EXCERPTED PASSAGE ->
[Start of Attachment]
OK, Hilly, apology accepted :)
In another post you say "Statistics like '90% of mothers say they stopped before they wanted to' mean nothing whatsoever unless you expand on exactly what they said, and why they stopped."
Precisely, and you can judge for yourself if you find the Infant Feeding surveys, done every 5 years in the UK, independently (not by a 'pro bf organisation' at all, but commissioned by the UK health departments (all of them) and respected internationally).
Mothers consistently emerge with about 90 per cent of them who stopped in the first 6 weeks saying they stopped before they wanted to, and the ones who stopped before they wanted to are in a clear majority up to about 6 mths - you're right to say this is a bit bald, because they may have been really glad to stop if they were miserable bf.
In fact, the question asked is more nuanced than this. They are asked an open question 'why did you stop breastfeeding?' and there are about 10 reasons they give (it's not tick-boxy - these are open questions and the researchers then categorise them; no surprises there, it's stuff like sore nipples, not enough milk, baby feeding too often). One of the reasons is 'because I had breastfed for as long as I wanted to' and that's where the 90 per cent comes from - only 10 per cent give this answer.
[End of Attachment]
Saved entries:
[Start of Attachment]
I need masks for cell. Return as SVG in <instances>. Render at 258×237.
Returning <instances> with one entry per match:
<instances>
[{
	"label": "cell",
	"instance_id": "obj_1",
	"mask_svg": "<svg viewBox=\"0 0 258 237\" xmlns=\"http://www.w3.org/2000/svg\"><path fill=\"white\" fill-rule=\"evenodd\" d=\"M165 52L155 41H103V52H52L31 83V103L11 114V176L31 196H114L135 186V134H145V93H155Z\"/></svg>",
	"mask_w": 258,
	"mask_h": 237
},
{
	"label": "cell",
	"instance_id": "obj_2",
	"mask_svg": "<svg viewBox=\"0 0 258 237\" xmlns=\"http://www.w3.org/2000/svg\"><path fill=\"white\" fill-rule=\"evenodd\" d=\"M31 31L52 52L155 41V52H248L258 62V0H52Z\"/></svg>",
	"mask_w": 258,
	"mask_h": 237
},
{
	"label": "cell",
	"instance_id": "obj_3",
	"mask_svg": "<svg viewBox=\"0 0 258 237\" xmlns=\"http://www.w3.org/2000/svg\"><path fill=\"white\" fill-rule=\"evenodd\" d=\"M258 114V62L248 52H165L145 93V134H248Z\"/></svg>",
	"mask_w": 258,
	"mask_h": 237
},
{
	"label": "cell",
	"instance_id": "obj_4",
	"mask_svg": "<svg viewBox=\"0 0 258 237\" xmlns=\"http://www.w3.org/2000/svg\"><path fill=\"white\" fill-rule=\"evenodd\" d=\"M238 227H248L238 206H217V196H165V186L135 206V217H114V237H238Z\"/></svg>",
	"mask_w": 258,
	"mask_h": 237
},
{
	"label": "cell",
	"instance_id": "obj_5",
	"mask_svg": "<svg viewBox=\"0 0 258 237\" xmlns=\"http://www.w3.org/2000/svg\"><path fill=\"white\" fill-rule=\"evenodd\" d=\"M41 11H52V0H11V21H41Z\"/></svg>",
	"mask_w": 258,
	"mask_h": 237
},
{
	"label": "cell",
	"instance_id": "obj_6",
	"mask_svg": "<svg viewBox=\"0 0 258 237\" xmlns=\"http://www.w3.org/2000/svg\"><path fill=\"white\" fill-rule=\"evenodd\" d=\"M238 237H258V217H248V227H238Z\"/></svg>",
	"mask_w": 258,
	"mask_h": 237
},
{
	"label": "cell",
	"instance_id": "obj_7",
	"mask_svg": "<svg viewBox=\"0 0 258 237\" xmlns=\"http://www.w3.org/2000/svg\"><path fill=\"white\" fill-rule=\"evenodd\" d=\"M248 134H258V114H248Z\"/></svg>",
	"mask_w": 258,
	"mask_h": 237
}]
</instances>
[End of Attachment]
PROBLEMS TO WORK ON ->
• 1. Repeat word for word the portion of the post on infant feeding surveys starting with "Mothers consistently emerge" and going on through "were miserable bf.".
• 2. Pick up the post on infant feeding surveys after its final sentence and keep writing.

RESPONSES TO THE EXERCISE ->
• 1.
Mothers consistently emerge with about 90 per cent of them who stopped in the first 6 weeks saying they stopped before they wanted to, and the ones who stopped before they wanted to are in a clear majority up to about 6 mths - you're right to say this is a bit bald, because they may have been really glad to stop if they were miserable bf.

• 2.
Some survey answering is post-rationalisation - there's no recorded answer for 'my mother in law was hassling me' or 'my partner was jealous', just two reasons I occasionally hear from women who are having real wobbles about continuing. So no survey can tell the whole story.
It's also perfectly believeable that some women really did not want to bf for all that long, and give the reason 'not enough milk' and not 'because I had breastfed for as long as I wanted to' . But there's no arguement with the fact that many women do stop because of a poor experience, and would have liked to have had a better one.